● GOAL OF THE EXERCISE: Using the data below, output a verbatim copy of the lines between the one holding "La lista de" and the one holding "Veggies: Flexitarianos, vegetarianos", inclusive, without any pictures.

● EXTRACTED ENTRIES:
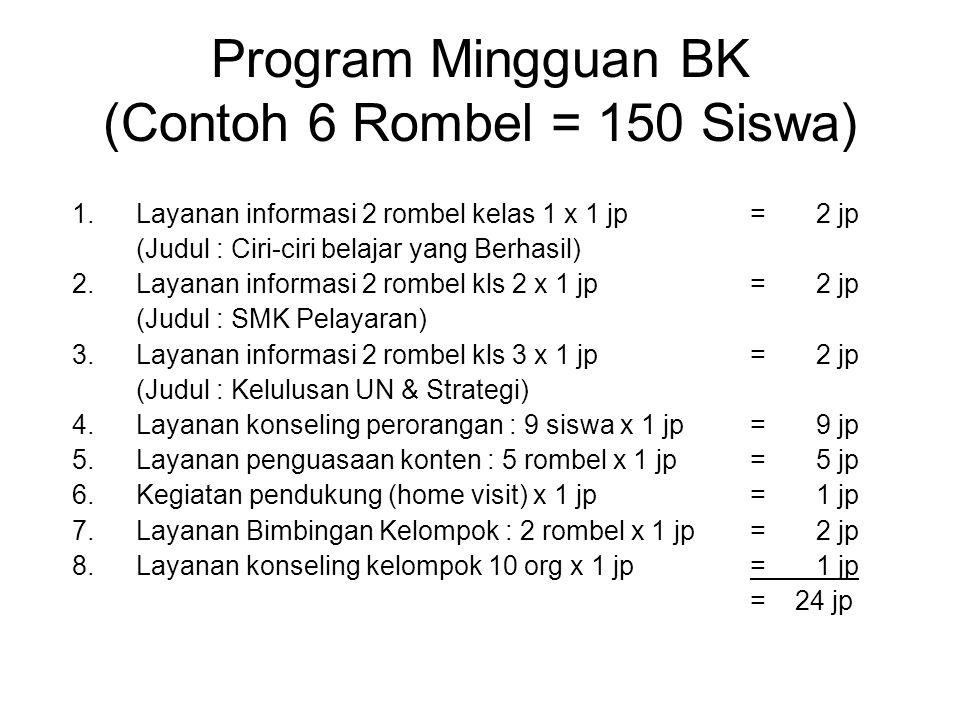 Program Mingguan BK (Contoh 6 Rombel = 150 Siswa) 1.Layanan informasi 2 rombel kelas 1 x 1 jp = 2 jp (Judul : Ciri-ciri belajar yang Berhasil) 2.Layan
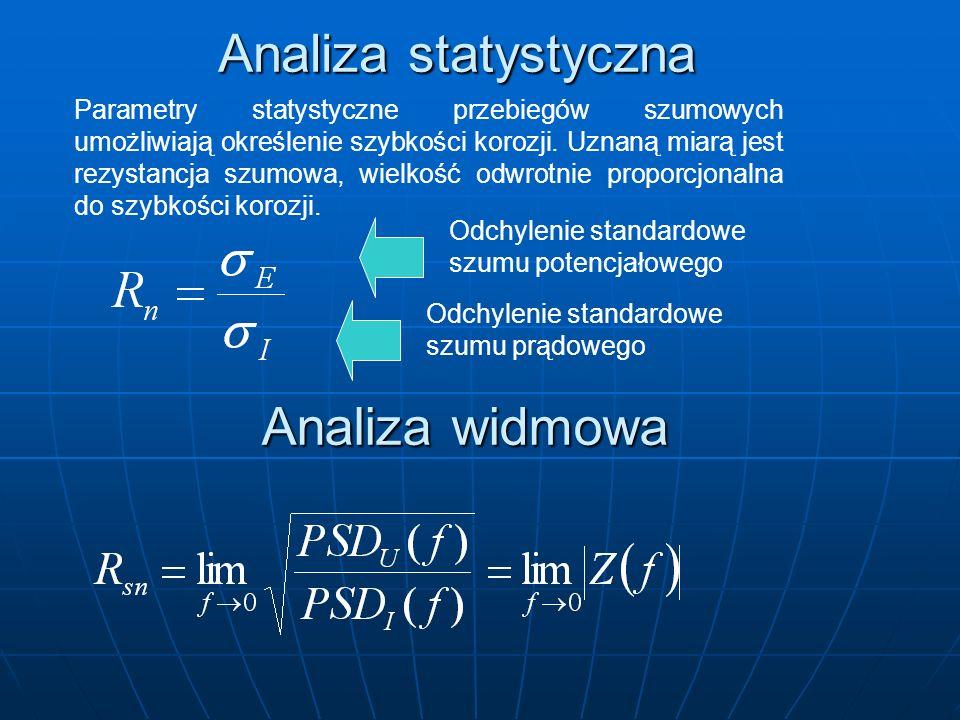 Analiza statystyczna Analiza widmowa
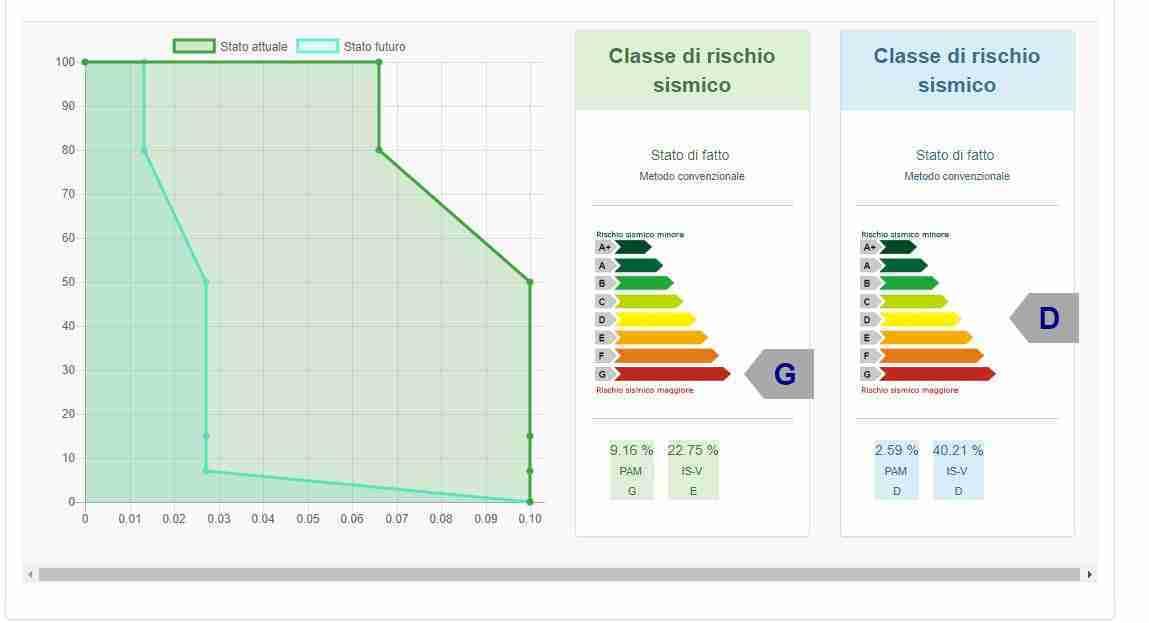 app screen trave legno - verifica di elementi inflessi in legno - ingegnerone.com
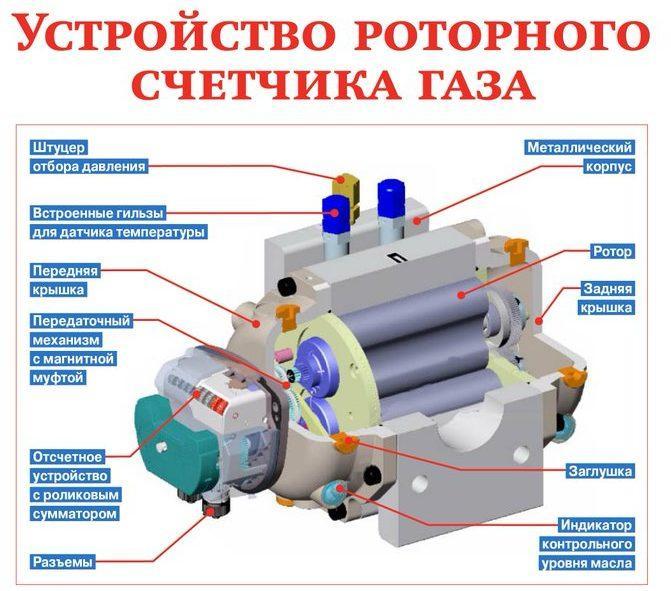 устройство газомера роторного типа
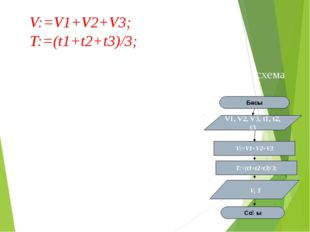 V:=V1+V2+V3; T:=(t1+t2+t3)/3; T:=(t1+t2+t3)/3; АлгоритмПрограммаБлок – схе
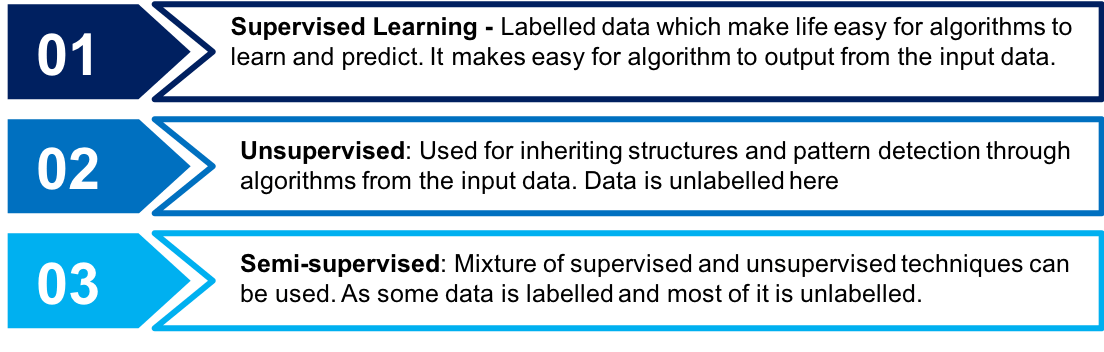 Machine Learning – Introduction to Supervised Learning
---
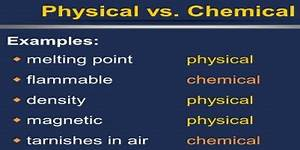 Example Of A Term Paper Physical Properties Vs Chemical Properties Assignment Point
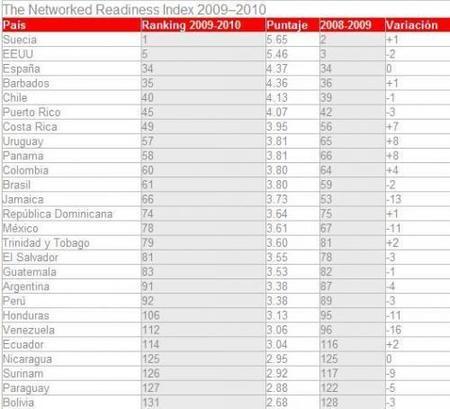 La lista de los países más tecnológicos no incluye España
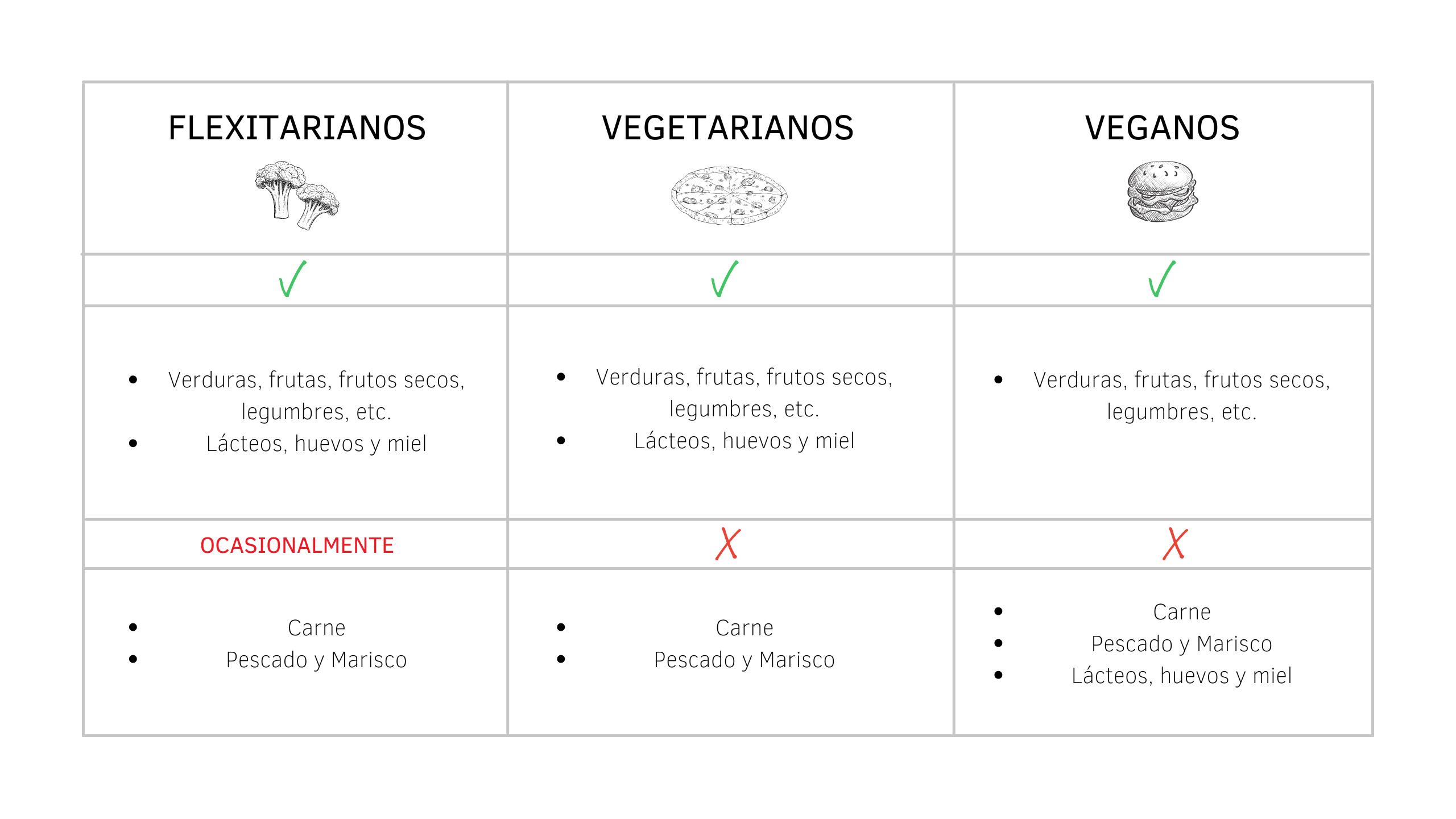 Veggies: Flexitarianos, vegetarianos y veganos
--
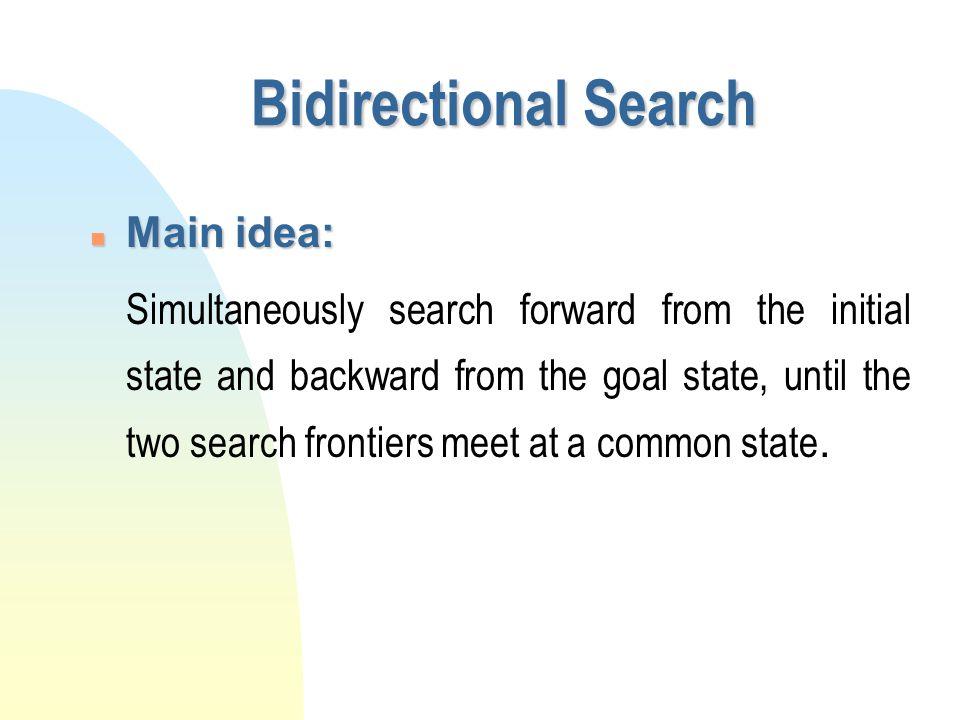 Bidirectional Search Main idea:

● SOLUTION TO THIS TASK:
 La lista de los países más tecnológicos no incluye España
 Veggies: Flexitarianos, vegetarianos y veganos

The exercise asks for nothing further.